# Start of Document segment

Betty Switkes, 78, who developed a series of exercise programs for the elderly that could be performed while sitting, died Aug. 3 at Himalayan Elder Care, an assisted living facility in Silver Spring. She had dementia.

After raising her family, Mrs. Switkes worked as an assistant to the director of the National Institute on Aging and began to think of ways to combine her interests in fitness and the elderly. She had been entranced by gymnastics while growing up in Washington and was a devotee of modern dance, exercise and yoga.

In 1979, after studying anatomy and physiology, she devised an exercise program for the elderly and led classes at senior centers. Mrs. Switkes knew that traditional workout routines, in which exercises are performed upright or on the floor, often were difficult for older people, particularly those with illnesses or disabilities. She came up with a series of workouts that eliminated the risk of falling and the need to climb up off the floor.

By 1984, she had begun to market her program, "Armchair Fitness: An Aerobic Workout for People of All Ages," in book and video formats. With exercises called "turkey wings," "nose circles" and a sedentary version of the cakewalk, Mrs. Switkes inspired a newfound interest in aerobics among an older generation.

# End of Document segment

▶ **The tasks**:
1 – Copy the stretch of the Switkes obituary from "Betty Switkes, 78, who" through "She had dementia.".
2 – According to the Switkes obituary, what position did Mrs. Switkes hold at the National Institute on Aging?
3 – Can you condense the paragraph of the Switkes obituary that begins "In 1979, after studying anatomy" into a short list that keeps its main facts?

# Start of Data rows

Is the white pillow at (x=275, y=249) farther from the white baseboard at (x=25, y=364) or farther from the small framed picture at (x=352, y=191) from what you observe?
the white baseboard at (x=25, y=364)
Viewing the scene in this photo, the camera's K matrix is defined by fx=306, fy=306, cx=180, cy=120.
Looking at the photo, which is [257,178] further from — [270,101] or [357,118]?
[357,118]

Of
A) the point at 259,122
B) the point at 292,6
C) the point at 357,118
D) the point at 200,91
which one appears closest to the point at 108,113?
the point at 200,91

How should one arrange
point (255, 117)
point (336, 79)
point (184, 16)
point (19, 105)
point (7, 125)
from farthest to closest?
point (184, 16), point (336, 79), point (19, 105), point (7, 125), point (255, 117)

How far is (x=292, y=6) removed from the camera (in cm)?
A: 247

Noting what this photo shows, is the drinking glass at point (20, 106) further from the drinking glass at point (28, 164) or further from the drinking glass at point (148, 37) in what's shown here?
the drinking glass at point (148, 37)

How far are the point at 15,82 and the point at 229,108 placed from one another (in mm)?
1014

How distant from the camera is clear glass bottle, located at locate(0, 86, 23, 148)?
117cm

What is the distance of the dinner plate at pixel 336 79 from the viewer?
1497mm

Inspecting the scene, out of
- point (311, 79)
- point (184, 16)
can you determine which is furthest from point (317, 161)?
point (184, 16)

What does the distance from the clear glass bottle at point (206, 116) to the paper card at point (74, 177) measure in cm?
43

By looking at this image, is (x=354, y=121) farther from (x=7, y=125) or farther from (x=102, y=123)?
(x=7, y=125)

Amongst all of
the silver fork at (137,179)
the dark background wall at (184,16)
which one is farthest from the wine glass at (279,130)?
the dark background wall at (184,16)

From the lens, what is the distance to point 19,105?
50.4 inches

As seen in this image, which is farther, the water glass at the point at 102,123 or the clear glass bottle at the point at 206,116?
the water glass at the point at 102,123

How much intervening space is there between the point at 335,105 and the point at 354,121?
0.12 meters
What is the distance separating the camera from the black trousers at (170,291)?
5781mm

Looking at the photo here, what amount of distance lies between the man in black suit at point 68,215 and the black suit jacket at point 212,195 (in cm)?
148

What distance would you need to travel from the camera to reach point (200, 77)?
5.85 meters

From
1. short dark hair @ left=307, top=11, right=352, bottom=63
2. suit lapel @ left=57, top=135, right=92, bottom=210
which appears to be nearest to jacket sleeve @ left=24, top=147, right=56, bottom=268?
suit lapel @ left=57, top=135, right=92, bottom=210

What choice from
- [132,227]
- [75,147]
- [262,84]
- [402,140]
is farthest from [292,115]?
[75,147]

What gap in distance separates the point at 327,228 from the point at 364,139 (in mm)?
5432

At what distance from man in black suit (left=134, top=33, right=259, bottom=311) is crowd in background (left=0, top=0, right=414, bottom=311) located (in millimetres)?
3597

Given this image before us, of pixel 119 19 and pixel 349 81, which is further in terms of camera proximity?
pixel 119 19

# End of Data rows

▶ **Answers to the problems**:
1 –
Betty Switkes, 78, who developed a series of exercise programs for the elderly that could be performed while sitting, died Aug. 3 at Himalayan Elder Care, an assisted living facility in Silver Spring. She had dementia.

2 – She was an assistant to the director.

3 –
- In 1979, after studying anatomy and physiology, Mrs. Switkes devised an exercise program for the elderly and led classes at senior centers.
- She knew that traditional routines done upright or on the floor were often difficult for older people, particularly those with illnesses or disabilities.
- Her workouts eliminated the risk of falling and the need to climb up off the floor.